Ketika tahun 2025 baru saja bergulir, publik dikejutkan oleh kemunculan wacana yang cukup kontroversial: pengampunan pajak atau Tax Amnesty Jilid III. Wacana ini tidak datang dari ruang hampa. Ia mengemuka setelah Rancangan Undang-Undang (RUU) Tax Amnesty resmi masuk dalam daftar Program Legislasi Nasional (Prolegnas) 2025. Sorotan semakin tajam ketika Menteri Koordinator Bidang Politik dan Keamanan, Budi Gunawan, secara terbuka menyatakan bahwa pemerintah tengah menyiapkan skema pengampunan pajak terbaru tersebut.
Dalam konferensi pers Rapat Tingkat Menteri Desk Koordinasi Pencegahan Korupsi dan Tata Kelola di Kejaksaan Agung pada 2 Januari 2025, Menteri Koordinator Bidang Politik dan Keamanan RI, Budi Gunawan menegaskan bahwa program ini dirancang sebagai solusi strategis untuk menarik kembali aset dan devisa negara, terutama yang terkait dengan kasus-kasus korupsi besar. Ia menyebut bahwa saat ini Kementerian Koordinator Bidang Perekonomian dan Kementerian Keuangan tengah menggodok secara serius kerangka kebijakan ini.
Kemunculan wacana ini tidak bisa dilepaskan dari realitas fiskal yang tengah dihadapi negara. Penerimaan pajak yang menjadi tulang punggung pembiayaan negara masih menunjukkan tren melemah. Berdasarkan laporan dari CNBC Indonesia, hingga April 2025 penerimaan pajak tercatat hanya mencapai Rp 557,1 triliun. Angka ini mengalami penurunan cukup tajam, yakni 10,74% dibandingkan periode yang sama tahun sebelumnya, yaitu Rp 624,19 triliun per April 2024.
Menteri Keuangan Sri Mulyani Indrawati mengakui tantangan ini. Dalam konferensi pers APBN di Kantor Pusat Kementerian Keuangan, Jakarta, pada 23 Mei 2025, ia menjelaskan bahwa angka penerimaan tersebut baru mencapai 25,4% dari target APBN 2025 yang sebesar Rp 2.189,3 triliun. Dengan kata lain, pemerintah menghadapi tekanan berat untuk menutup potensi defisit yang bisa membengkak jika penerimaan pajak tidak segera diperbaiki.
Dalam konteks ini, Tax Amnesty Jilid III muncul sebagai opsi cepat untuk memperbaiki likuiditas negara. Dalam teori kebijakan fiskal, extraordinary times call for extraordinary measures. Namun, apakah pengampunan pajak masih bisa dikategorikan sebagai langkah luar biasa jika dilakukan terlalu sering?

* _ENTRI HASIL EKSTRAKSI_:
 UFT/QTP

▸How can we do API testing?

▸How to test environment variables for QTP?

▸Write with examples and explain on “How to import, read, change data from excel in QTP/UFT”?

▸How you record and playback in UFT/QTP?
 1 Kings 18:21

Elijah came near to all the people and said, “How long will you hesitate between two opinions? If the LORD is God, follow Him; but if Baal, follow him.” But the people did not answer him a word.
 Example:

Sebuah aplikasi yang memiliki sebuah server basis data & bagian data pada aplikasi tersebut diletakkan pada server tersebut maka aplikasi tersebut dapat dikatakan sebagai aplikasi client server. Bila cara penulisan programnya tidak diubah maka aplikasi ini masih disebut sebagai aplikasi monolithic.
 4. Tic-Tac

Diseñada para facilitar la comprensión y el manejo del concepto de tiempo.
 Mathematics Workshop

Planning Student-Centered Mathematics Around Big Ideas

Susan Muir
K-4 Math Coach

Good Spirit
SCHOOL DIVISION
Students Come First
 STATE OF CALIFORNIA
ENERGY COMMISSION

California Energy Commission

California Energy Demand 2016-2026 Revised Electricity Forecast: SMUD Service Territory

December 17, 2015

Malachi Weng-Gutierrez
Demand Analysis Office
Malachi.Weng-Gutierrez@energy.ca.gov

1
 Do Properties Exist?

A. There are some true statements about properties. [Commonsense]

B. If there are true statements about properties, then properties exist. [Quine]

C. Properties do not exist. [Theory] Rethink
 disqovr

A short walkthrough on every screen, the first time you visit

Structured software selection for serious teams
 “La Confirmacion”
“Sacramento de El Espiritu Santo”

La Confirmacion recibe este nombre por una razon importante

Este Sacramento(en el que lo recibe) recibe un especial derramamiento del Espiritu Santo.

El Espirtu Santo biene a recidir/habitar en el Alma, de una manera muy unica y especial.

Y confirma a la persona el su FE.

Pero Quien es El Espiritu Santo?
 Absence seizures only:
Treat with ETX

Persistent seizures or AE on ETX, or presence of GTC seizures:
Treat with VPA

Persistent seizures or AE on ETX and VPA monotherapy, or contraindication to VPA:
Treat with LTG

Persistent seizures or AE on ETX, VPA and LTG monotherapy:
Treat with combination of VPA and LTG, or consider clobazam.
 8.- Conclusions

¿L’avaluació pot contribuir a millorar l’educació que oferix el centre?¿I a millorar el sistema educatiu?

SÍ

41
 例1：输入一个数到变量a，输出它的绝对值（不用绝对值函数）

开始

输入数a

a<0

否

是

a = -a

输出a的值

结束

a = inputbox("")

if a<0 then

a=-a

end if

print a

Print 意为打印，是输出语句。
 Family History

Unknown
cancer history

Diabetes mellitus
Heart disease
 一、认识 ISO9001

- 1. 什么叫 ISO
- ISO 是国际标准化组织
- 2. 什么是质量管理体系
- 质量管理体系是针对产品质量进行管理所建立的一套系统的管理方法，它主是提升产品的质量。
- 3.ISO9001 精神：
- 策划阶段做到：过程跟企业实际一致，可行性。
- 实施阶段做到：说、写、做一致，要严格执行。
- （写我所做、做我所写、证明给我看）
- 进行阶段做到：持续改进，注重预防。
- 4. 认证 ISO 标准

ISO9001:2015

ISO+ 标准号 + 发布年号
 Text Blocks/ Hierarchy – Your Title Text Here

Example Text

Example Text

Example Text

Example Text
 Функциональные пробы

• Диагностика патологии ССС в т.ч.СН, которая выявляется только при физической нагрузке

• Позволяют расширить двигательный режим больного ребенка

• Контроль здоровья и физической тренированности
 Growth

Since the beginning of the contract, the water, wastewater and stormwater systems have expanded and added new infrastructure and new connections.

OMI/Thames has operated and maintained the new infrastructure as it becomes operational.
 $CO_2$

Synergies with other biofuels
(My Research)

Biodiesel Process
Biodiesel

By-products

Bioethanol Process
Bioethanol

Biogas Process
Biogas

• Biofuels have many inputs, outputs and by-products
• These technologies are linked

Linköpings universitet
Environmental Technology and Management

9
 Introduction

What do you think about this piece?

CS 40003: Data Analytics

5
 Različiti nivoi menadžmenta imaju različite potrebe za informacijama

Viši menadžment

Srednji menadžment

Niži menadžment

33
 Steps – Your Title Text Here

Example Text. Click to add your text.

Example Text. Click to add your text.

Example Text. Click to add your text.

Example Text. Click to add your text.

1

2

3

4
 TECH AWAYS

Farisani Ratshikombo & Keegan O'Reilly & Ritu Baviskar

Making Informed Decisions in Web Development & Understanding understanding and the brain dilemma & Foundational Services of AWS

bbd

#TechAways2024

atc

* _INSTRUKSI KERJA_: Lanjutkan bacaan tentang wacana Tax Amnesty Jilid III, dimulai tepat setelah kalimat terakhirnya. Item-item tersebut sama sekali tidak berperan di sini.

* _JAWABAN AKHIR_:
Tarik Ulur Antara Rasionalitas Fiskal dan Keadilan Publik
Di satu sisi, para pendukung kebijakan ini menyambut positif. Mereka menilai pengampunan pajak bisa menjadi instrumen jitu untuk mempercepat penerimaan negara. Tak hanya itu, kehadiran sistem administrasi perpajakan digital terbaru, yakni coretax, yang diluncurkan pemerintah pada awal 2025, memberi harapan bahwa program ini tidak hanya mengumpulkan dana sesaat, tetapi juga memperkuat basis data dan kepatuhan pajak jangka panjang.
Mereka berargumen bahwa di tengah perlambatan ekonomi global dan ketidakpastian geopolitik yang berdampak pada perekonomian domestik, fleksibilitas fiskal adalah suatu keharusan. Tax Amnesty diyakini bisa mendorong repatriasi aset, meningkatkan likuiditas domestik, dan membuka jalan bagi reformasi struktural di bidang perpajakan. Apalagi jika program ini dibarengi dengan peningkatan kapasitas pengawasan dan penegakan hukum yang lebih tegas setelahnya.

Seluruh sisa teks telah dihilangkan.